如何修復此代碼並制作我自己的 POS 標記器? (PYTHON)

[英]How to fix this code and make my own POS-tagger? (PYTHON)

我的程序需要讀取帶有句子的文件並生成 output ,如下所示:

輸入:Ixé Maria。 output:Ixé\PRON Maria\N-PR。

直到現在,我寫了這個,但是輸出文件給了我一個空的文本文件。 (請給我建議):

infile = open('corpus_test.txt', 'r', encoding='utf-8').read()
outfile = open('tag_test.txt', 'w', encoding='utf-8')

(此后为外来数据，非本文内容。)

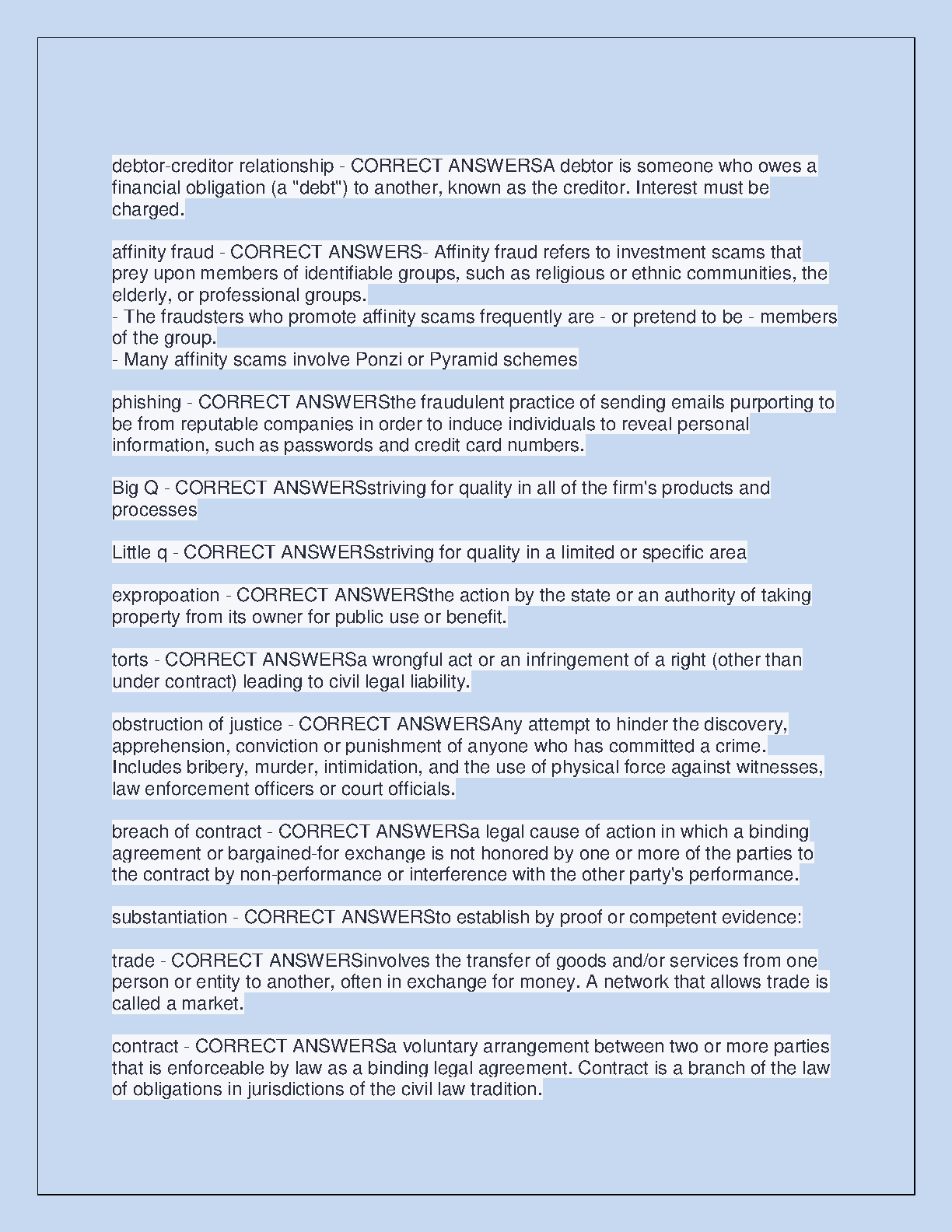 debtor-creditor relationship - CORRECT ANSWERSA debtor is someone who owes a financial obligation (a "debt") to another, known as the creditor. Interest must be charged.

affinity fraud - CORRECT ANSWERS- Affinity fraud refers to investment scams that prey upon members of identifiable groups, such as religious or ethnic communities, the elderly, or professional groups.
- The fraudsters who promote affinity scams frequently are - or pretend to be - members of the group.
- Many affinity scams involve Ponzi or Pyramid schemes

phishing - CORRECT ANSWERSthe fraudulent practice of sending emails purporting to be from reputable companies in order to induce individuals to reveal personal information, such as passwords and credit card numbers.

Big Q - CORRECT ANSWERSstriving for quality in all of the firm's products and processes

Little q - CORRECT ANSWERSstriving for quality in a limited or specific area

expropoation - CORRECT ANSWERSthe action by the state or an authority of taking property from its owner for public use or benefit.

torts - CORRECT ANSWERSa wrongful act or an infringement of a right (other than under contract) leading to civil legal liability.

obstruction of justice - CORRECT ANSWERSAny attempt to hinder the discovery, apprehension, conviction or punishment of anyone who has committed a crime. Includes bribery, murder, intimidation, and the use of physical force against witnesses, law enforcement officers or court officials.

breach of contract - CORRECT ANSWERSa legal cause of action in which a binding agreement or bargained-for exchange is not honored by one or more of the parties to the contract by non-performance or interference with the other party's performance.

substantiation - CORRECT ANSWERSto establish by proof or competent evidence:

trade - CORRECT ANSWERSinvolves the transfer of goods and/or services from one person or entity to another, often in exchange for money. A network that allows trade is called a market.

contract - CORRECT ANSWERSa voluntary arrangement between two or more parties that is enforceable by law as a binding legal agreement. Contract is a branch of the law of obligations in jurisdictions of the civil law tradition.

dicionario = {'mimbira': 'N',
             'anama-itá': 'N-PL',
             'Maria': 'N-PR',
             'sumuara-kunhã': 'N-FEM',
             'sumuara-kunhã-itá': 'N-FEM-PL',
             'sapukaia-apigaua': 'N-MASC',
             'sapukaia-apigaua-itá': 'N-MASC-PL',
             'nhaã': 'DEM',
             'nhaã-itá': 'DEM-PL',
             'ne': 'POS',
             'mukuĩ': 'NUM',
             'muíri': 'QUANT',
             'iepé': 'INDF',
             'pirasua': 'A1',
             'pusé': 'A2',
             'ixé': 'PRON1',
             'se': 'PRON2',
             '. ;': 'PUNCT'
             }

np_words = dicionario.keys()
np_tags = dicionario.values()

for line in infile.splitlines():
   list_of_words = line.split()
   if np_words in list_of_words:
       tag_word = list_of_words.index(np_words)+1
       word_tagged = list_of_words.insert(tag_word, f'\{np_tags}') 
       word_tagged = " ".join(word_tagged)
       print(word_tagged, file=outfile)

outfile.close()

簡單地從 NLP 開始,更容易理解和欣賞更先進的系統。

這給了你正在尋找的東西:

# Use 'with' so that the file is automatically closed when the 'with' ends.
with open('corpus_test.txt', 'r', encoding='utf-8') as f:
    # splitlines is not a method, readlines is.
    # infile will contain a list, where each item is a line.
    # e.g. infile[0] = line 1.
    infile = f.readlines()

dicionario = {
    'Maria': 'N-PR',
    'ixé': 'PRON1',
}

# Make a list to hold the new lines
outlines = []

for line in infile:
    list_of_words = line.split()
    
    new_line = ''
    # 'if np_words in list_of_words' is asking too much of Python.
    for word in list_of_words:
        # todo: Dictionaries are case-sensitive, so ixé is different to Ixé.
        if word in dicionario:
            new_line += word + '\\' + dicionario[word] + ' '
        else:
            new_line += word + ' '

    # Append the completed new line to the list and add a carriage return.
    outlines.append(new_line.strip() + '\n')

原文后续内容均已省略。